The Royal Thai Air Force (RTAF) debuted the SAAB JAS 39C

The Royal Thai Air Force (RTAF) debuted the Saab JAS 39C in the aerial display at Singapore Airshow 2018. The unit operates eight Saab JAS 39C and four JAS 39D Gripens

An early December 2019 report from inside of the People’s Republic of China (PRC) reveals previously unreleased technical details of People’s Liberation Army Air Force (PLAAF) Russian-built Su-27s losing a majority of engagements in a November 2015 joint exercise with the 701 Fighter Squadron of the Royal Thai Air Force (RTAF). This Thai unit operates eight SAAB JAS-39C and four JAS-39D Gripens.

The engagements, known as Falcon Strike 2015, were the first of three such exercises and were detailed in a lecture given by one of the PLAAF’s most heavily decorated pilots, Senior Colonel Li Chunghua Hua, at the PRC’s Northwestern Poly Technical University in Xi’an, Shaanxi Province.

Li is described as one of the most experienced Sukhoi Su-27SK/J-11A pilots in the PLAAF with some 3,200 hours in fast jets, much of them in the Russian-made Sukhoi. His revelations are unprecedented and are assessed by US intelligence as demonstrating a growing concern within the officer corps over deficiencies with the training regime for the PLAAF’s pilot cadre.

These first exercises ran at Korat Royal Thai Air Force Base and showed the advantages of the smaller and more technologically-advanced Gripen over the Russian Sukhoi.

Several of Li’s summations from the exercise are:

  • The JAS-39 performance was at its worst inside the within visual range (WVR) envelope. Over a two-day period, PLAAF pilots shot down 25 Gripens at a loss of only one Su-27. The Su-27 has an advantage over the performance of the JAS-39 due to its more powerful Salyut AL-31F engines, and the Swedish aircraft was handicapped in that it was equipped with the older-generation AIM-9L Sidewinder instead of the current-generation Diehl IRIS-T missile.

  • Once the exercise transitioned to beyond visual range (BVR) combat, the superiority of the JAS-39 became readily apparent. The Swedish aircraft shot down 41 Su-27s over a period of four days with a loss of only nine JAS-39s.

  • The Su-27s flown by the PLAAF were operating with a modified version of the NIIP N001 radar that could fire the Vympel RVV-AE active-homing air-to-air missile (AAM). But its effective detection range was only 120km in comparison with the JAS-39’s Ericsson PS-05/A at 160km. The Gripen’s Raytheon AIM-120 AAM also outranged the RVV-AE at 80km versus only 50 km for the Russian missile.

  • Li stated that the JAS-39C/D’s much smaller radar cross-section (RCS) at 1.5-2.0 m2 was a major factor, as the much larger Su-27 is easier to detect at 12 sq miles. The JAS-39 can also ripple-fire up to four AIM-120s simultaneously but the Su-27 can fire only one RVV-AE at a time.

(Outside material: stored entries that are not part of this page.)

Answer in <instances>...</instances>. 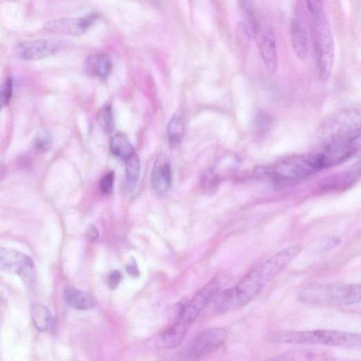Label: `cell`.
Wrapping results in <instances>:
<instances>
[{
	"label": "cell",
	"instance_id": "obj_18",
	"mask_svg": "<svg viewBox=\"0 0 361 361\" xmlns=\"http://www.w3.org/2000/svg\"><path fill=\"white\" fill-rule=\"evenodd\" d=\"M31 317L34 326L39 331L45 332L53 327L54 319L50 310L40 304H35L31 308Z\"/></svg>",
	"mask_w": 361,
	"mask_h": 361
},
{
	"label": "cell",
	"instance_id": "obj_4",
	"mask_svg": "<svg viewBox=\"0 0 361 361\" xmlns=\"http://www.w3.org/2000/svg\"><path fill=\"white\" fill-rule=\"evenodd\" d=\"M322 169L321 157L317 153L286 158L272 167L263 169L259 174L276 182H292L311 176Z\"/></svg>",
	"mask_w": 361,
	"mask_h": 361
},
{
	"label": "cell",
	"instance_id": "obj_17",
	"mask_svg": "<svg viewBox=\"0 0 361 361\" xmlns=\"http://www.w3.org/2000/svg\"><path fill=\"white\" fill-rule=\"evenodd\" d=\"M242 11V26L247 38L250 40L256 39L259 27L254 9L250 0H239Z\"/></svg>",
	"mask_w": 361,
	"mask_h": 361
},
{
	"label": "cell",
	"instance_id": "obj_15",
	"mask_svg": "<svg viewBox=\"0 0 361 361\" xmlns=\"http://www.w3.org/2000/svg\"><path fill=\"white\" fill-rule=\"evenodd\" d=\"M291 41L297 57L306 59L309 51V41L306 28L301 20L295 19L292 23Z\"/></svg>",
	"mask_w": 361,
	"mask_h": 361
},
{
	"label": "cell",
	"instance_id": "obj_11",
	"mask_svg": "<svg viewBox=\"0 0 361 361\" xmlns=\"http://www.w3.org/2000/svg\"><path fill=\"white\" fill-rule=\"evenodd\" d=\"M98 19L95 13L82 17L64 18L45 24L44 29L50 33L66 35H82L86 33Z\"/></svg>",
	"mask_w": 361,
	"mask_h": 361
},
{
	"label": "cell",
	"instance_id": "obj_26",
	"mask_svg": "<svg viewBox=\"0 0 361 361\" xmlns=\"http://www.w3.org/2000/svg\"><path fill=\"white\" fill-rule=\"evenodd\" d=\"M270 120L268 115L264 113H260L256 121V128L260 133H264L270 127Z\"/></svg>",
	"mask_w": 361,
	"mask_h": 361
},
{
	"label": "cell",
	"instance_id": "obj_31",
	"mask_svg": "<svg viewBox=\"0 0 361 361\" xmlns=\"http://www.w3.org/2000/svg\"><path fill=\"white\" fill-rule=\"evenodd\" d=\"M153 1L156 3V4H159L161 1V0H153Z\"/></svg>",
	"mask_w": 361,
	"mask_h": 361
},
{
	"label": "cell",
	"instance_id": "obj_14",
	"mask_svg": "<svg viewBox=\"0 0 361 361\" xmlns=\"http://www.w3.org/2000/svg\"><path fill=\"white\" fill-rule=\"evenodd\" d=\"M84 69L89 76L105 79L111 73L113 62L111 57L106 54L93 55L86 59Z\"/></svg>",
	"mask_w": 361,
	"mask_h": 361
},
{
	"label": "cell",
	"instance_id": "obj_3",
	"mask_svg": "<svg viewBox=\"0 0 361 361\" xmlns=\"http://www.w3.org/2000/svg\"><path fill=\"white\" fill-rule=\"evenodd\" d=\"M322 149L346 145L361 135V111L345 108L324 120L317 131Z\"/></svg>",
	"mask_w": 361,
	"mask_h": 361
},
{
	"label": "cell",
	"instance_id": "obj_13",
	"mask_svg": "<svg viewBox=\"0 0 361 361\" xmlns=\"http://www.w3.org/2000/svg\"><path fill=\"white\" fill-rule=\"evenodd\" d=\"M151 183L155 194L160 196L166 195L170 189L171 165L166 155L161 154L156 158L151 172Z\"/></svg>",
	"mask_w": 361,
	"mask_h": 361
},
{
	"label": "cell",
	"instance_id": "obj_23",
	"mask_svg": "<svg viewBox=\"0 0 361 361\" xmlns=\"http://www.w3.org/2000/svg\"><path fill=\"white\" fill-rule=\"evenodd\" d=\"M34 145L35 149L39 152L45 153L49 151L53 146V137L49 133H39L35 138Z\"/></svg>",
	"mask_w": 361,
	"mask_h": 361
},
{
	"label": "cell",
	"instance_id": "obj_28",
	"mask_svg": "<svg viewBox=\"0 0 361 361\" xmlns=\"http://www.w3.org/2000/svg\"><path fill=\"white\" fill-rule=\"evenodd\" d=\"M126 270L129 275L132 277H138L140 276V271L136 261L133 259L129 260L126 266Z\"/></svg>",
	"mask_w": 361,
	"mask_h": 361
},
{
	"label": "cell",
	"instance_id": "obj_2",
	"mask_svg": "<svg viewBox=\"0 0 361 361\" xmlns=\"http://www.w3.org/2000/svg\"><path fill=\"white\" fill-rule=\"evenodd\" d=\"M228 280L229 277L225 274L216 275L183 306L175 322L162 335V343L165 348H176L183 343L201 311L221 292Z\"/></svg>",
	"mask_w": 361,
	"mask_h": 361
},
{
	"label": "cell",
	"instance_id": "obj_6",
	"mask_svg": "<svg viewBox=\"0 0 361 361\" xmlns=\"http://www.w3.org/2000/svg\"><path fill=\"white\" fill-rule=\"evenodd\" d=\"M270 342L277 344L323 345L351 348L353 333L317 330L303 332H277L269 334Z\"/></svg>",
	"mask_w": 361,
	"mask_h": 361
},
{
	"label": "cell",
	"instance_id": "obj_19",
	"mask_svg": "<svg viewBox=\"0 0 361 361\" xmlns=\"http://www.w3.org/2000/svg\"><path fill=\"white\" fill-rule=\"evenodd\" d=\"M185 129V120L183 113H176L170 120L167 127L169 145L176 147L182 142Z\"/></svg>",
	"mask_w": 361,
	"mask_h": 361
},
{
	"label": "cell",
	"instance_id": "obj_25",
	"mask_svg": "<svg viewBox=\"0 0 361 361\" xmlns=\"http://www.w3.org/2000/svg\"><path fill=\"white\" fill-rule=\"evenodd\" d=\"M115 174L114 172L106 174L101 179L100 190L105 195L111 194L114 189Z\"/></svg>",
	"mask_w": 361,
	"mask_h": 361
},
{
	"label": "cell",
	"instance_id": "obj_1",
	"mask_svg": "<svg viewBox=\"0 0 361 361\" xmlns=\"http://www.w3.org/2000/svg\"><path fill=\"white\" fill-rule=\"evenodd\" d=\"M301 250L299 246L284 249L259 264L235 286L221 292L214 297L216 312H234L246 306L300 254Z\"/></svg>",
	"mask_w": 361,
	"mask_h": 361
},
{
	"label": "cell",
	"instance_id": "obj_12",
	"mask_svg": "<svg viewBox=\"0 0 361 361\" xmlns=\"http://www.w3.org/2000/svg\"><path fill=\"white\" fill-rule=\"evenodd\" d=\"M258 47L264 64L271 74H275L278 67V55L274 30L268 26L258 30Z\"/></svg>",
	"mask_w": 361,
	"mask_h": 361
},
{
	"label": "cell",
	"instance_id": "obj_22",
	"mask_svg": "<svg viewBox=\"0 0 361 361\" xmlns=\"http://www.w3.org/2000/svg\"><path fill=\"white\" fill-rule=\"evenodd\" d=\"M99 121L106 132H113L115 124L112 107L110 104H106L102 108L99 113Z\"/></svg>",
	"mask_w": 361,
	"mask_h": 361
},
{
	"label": "cell",
	"instance_id": "obj_8",
	"mask_svg": "<svg viewBox=\"0 0 361 361\" xmlns=\"http://www.w3.org/2000/svg\"><path fill=\"white\" fill-rule=\"evenodd\" d=\"M0 268L4 272L18 275L28 287H34L36 270L33 259L22 252L10 248L0 250Z\"/></svg>",
	"mask_w": 361,
	"mask_h": 361
},
{
	"label": "cell",
	"instance_id": "obj_21",
	"mask_svg": "<svg viewBox=\"0 0 361 361\" xmlns=\"http://www.w3.org/2000/svg\"><path fill=\"white\" fill-rule=\"evenodd\" d=\"M126 161V183L129 190H132L138 183L140 173V163L138 157L133 155Z\"/></svg>",
	"mask_w": 361,
	"mask_h": 361
},
{
	"label": "cell",
	"instance_id": "obj_30",
	"mask_svg": "<svg viewBox=\"0 0 361 361\" xmlns=\"http://www.w3.org/2000/svg\"><path fill=\"white\" fill-rule=\"evenodd\" d=\"M356 156L361 154V135L353 141Z\"/></svg>",
	"mask_w": 361,
	"mask_h": 361
},
{
	"label": "cell",
	"instance_id": "obj_5",
	"mask_svg": "<svg viewBox=\"0 0 361 361\" xmlns=\"http://www.w3.org/2000/svg\"><path fill=\"white\" fill-rule=\"evenodd\" d=\"M304 302L319 305H350L361 302V283L310 286L300 295Z\"/></svg>",
	"mask_w": 361,
	"mask_h": 361
},
{
	"label": "cell",
	"instance_id": "obj_24",
	"mask_svg": "<svg viewBox=\"0 0 361 361\" xmlns=\"http://www.w3.org/2000/svg\"><path fill=\"white\" fill-rule=\"evenodd\" d=\"M13 94V80L11 77L7 78L2 85L0 98L3 107H7L10 103Z\"/></svg>",
	"mask_w": 361,
	"mask_h": 361
},
{
	"label": "cell",
	"instance_id": "obj_16",
	"mask_svg": "<svg viewBox=\"0 0 361 361\" xmlns=\"http://www.w3.org/2000/svg\"><path fill=\"white\" fill-rule=\"evenodd\" d=\"M64 298L69 307L79 311L89 310L95 306V300L91 295L75 287L65 288Z\"/></svg>",
	"mask_w": 361,
	"mask_h": 361
},
{
	"label": "cell",
	"instance_id": "obj_10",
	"mask_svg": "<svg viewBox=\"0 0 361 361\" xmlns=\"http://www.w3.org/2000/svg\"><path fill=\"white\" fill-rule=\"evenodd\" d=\"M64 43L55 39H36L19 44L16 49L17 57L24 61H36L57 53Z\"/></svg>",
	"mask_w": 361,
	"mask_h": 361
},
{
	"label": "cell",
	"instance_id": "obj_20",
	"mask_svg": "<svg viewBox=\"0 0 361 361\" xmlns=\"http://www.w3.org/2000/svg\"><path fill=\"white\" fill-rule=\"evenodd\" d=\"M111 151L113 155L124 160L135 154L130 140L126 135L122 133L115 134L112 138Z\"/></svg>",
	"mask_w": 361,
	"mask_h": 361
},
{
	"label": "cell",
	"instance_id": "obj_29",
	"mask_svg": "<svg viewBox=\"0 0 361 361\" xmlns=\"http://www.w3.org/2000/svg\"><path fill=\"white\" fill-rule=\"evenodd\" d=\"M87 236L91 241H95L99 238V233L97 228L91 225L87 231Z\"/></svg>",
	"mask_w": 361,
	"mask_h": 361
},
{
	"label": "cell",
	"instance_id": "obj_27",
	"mask_svg": "<svg viewBox=\"0 0 361 361\" xmlns=\"http://www.w3.org/2000/svg\"><path fill=\"white\" fill-rule=\"evenodd\" d=\"M122 279V274L120 270H113L107 277L108 286H109L112 290H115L120 284Z\"/></svg>",
	"mask_w": 361,
	"mask_h": 361
},
{
	"label": "cell",
	"instance_id": "obj_9",
	"mask_svg": "<svg viewBox=\"0 0 361 361\" xmlns=\"http://www.w3.org/2000/svg\"><path fill=\"white\" fill-rule=\"evenodd\" d=\"M228 332L222 328H214L203 332L191 344L187 355L197 360L219 350L227 342Z\"/></svg>",
	"mask_w": 361,
	"mask_h": 361
},
{
	"label": "cell",
	"instance_id": "obj_7",
	"mask_svg": "<svg viewBox=\"0 0 361 361\" xmlns=\"http://www.w3.org/2000/svg\"><path fill=\"white\" fill-rule=\"evenodd\" d=\"M313 42L318 77L330 78L335 60V45L331 26L322 13L314 16Z\"/></svg>",
	"mask_w": 361,
	"mask_h": 361
}]
</instances>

Gripen achieved 88 percent of its kills at 19 miles or greater, while the Su-27 had just 14 percent of its kills at this range. The RTAF also had 10 kills at a distance of more than 31 miles compared with zero long-distance kills by the Su-27.

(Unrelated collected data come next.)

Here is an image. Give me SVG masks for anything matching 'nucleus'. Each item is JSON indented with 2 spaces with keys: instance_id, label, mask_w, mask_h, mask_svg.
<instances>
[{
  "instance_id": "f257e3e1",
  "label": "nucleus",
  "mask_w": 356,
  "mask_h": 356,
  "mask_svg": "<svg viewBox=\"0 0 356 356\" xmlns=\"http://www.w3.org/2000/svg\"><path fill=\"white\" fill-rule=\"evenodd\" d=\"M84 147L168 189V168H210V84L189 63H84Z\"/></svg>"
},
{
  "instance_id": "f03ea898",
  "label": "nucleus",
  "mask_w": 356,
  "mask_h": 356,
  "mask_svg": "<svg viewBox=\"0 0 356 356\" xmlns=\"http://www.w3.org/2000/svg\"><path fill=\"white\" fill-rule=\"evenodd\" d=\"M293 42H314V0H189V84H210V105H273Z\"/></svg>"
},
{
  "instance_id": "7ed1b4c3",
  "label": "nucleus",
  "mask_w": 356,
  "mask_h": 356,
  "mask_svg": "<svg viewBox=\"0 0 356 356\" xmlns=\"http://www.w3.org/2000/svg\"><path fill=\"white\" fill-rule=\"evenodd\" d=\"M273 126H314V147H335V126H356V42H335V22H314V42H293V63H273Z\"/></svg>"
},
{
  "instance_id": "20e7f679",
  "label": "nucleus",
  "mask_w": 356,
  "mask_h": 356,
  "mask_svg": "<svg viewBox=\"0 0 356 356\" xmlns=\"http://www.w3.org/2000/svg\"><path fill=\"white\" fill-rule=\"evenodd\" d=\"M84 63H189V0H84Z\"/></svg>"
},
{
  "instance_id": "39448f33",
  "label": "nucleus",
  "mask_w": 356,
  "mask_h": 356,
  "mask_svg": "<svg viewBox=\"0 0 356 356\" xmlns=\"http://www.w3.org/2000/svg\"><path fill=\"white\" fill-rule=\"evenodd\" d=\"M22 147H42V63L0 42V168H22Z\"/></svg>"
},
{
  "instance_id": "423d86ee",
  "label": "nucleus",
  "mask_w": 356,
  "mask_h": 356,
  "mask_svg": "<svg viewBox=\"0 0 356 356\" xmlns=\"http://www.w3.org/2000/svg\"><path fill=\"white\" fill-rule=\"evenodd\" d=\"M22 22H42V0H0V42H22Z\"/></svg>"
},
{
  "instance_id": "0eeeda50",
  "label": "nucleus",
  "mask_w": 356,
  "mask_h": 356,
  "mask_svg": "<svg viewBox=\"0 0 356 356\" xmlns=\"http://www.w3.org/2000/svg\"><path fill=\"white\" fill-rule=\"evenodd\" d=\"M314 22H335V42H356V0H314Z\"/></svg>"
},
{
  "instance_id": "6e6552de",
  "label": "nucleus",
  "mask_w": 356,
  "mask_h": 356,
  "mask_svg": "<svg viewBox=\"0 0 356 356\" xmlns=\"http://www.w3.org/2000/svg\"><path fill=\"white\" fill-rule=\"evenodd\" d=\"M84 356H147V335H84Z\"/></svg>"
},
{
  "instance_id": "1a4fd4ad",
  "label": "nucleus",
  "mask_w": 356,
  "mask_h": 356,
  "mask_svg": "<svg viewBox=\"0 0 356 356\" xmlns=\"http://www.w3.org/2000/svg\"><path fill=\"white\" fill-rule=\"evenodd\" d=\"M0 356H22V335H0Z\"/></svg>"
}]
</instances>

In subsequent exercises the PLAAF fared better by sending the Chengdu J-10A - and then in 2019 the J-10C - in place of the Su-27. Li pointed out that the J-10C was more of a match for the JAS-39C/D in that “its active array radar significantly improves detection distance and multi-target attack capability, the DSI (divertless) air intake of the J-10C reduces the radar intercept area while the PL-15 missile increases the range, making it an over-the-horizon platform.”

Li also commented that the next-generation version of the Gripen, the JAS-39E, is likely to feature even more advanced combat performance. His interest in the aircraft parallels a larger body of analysis within the PLA intelligence community that has had a fixation on the design and development of the Gripen as a template for PRC industry to follow.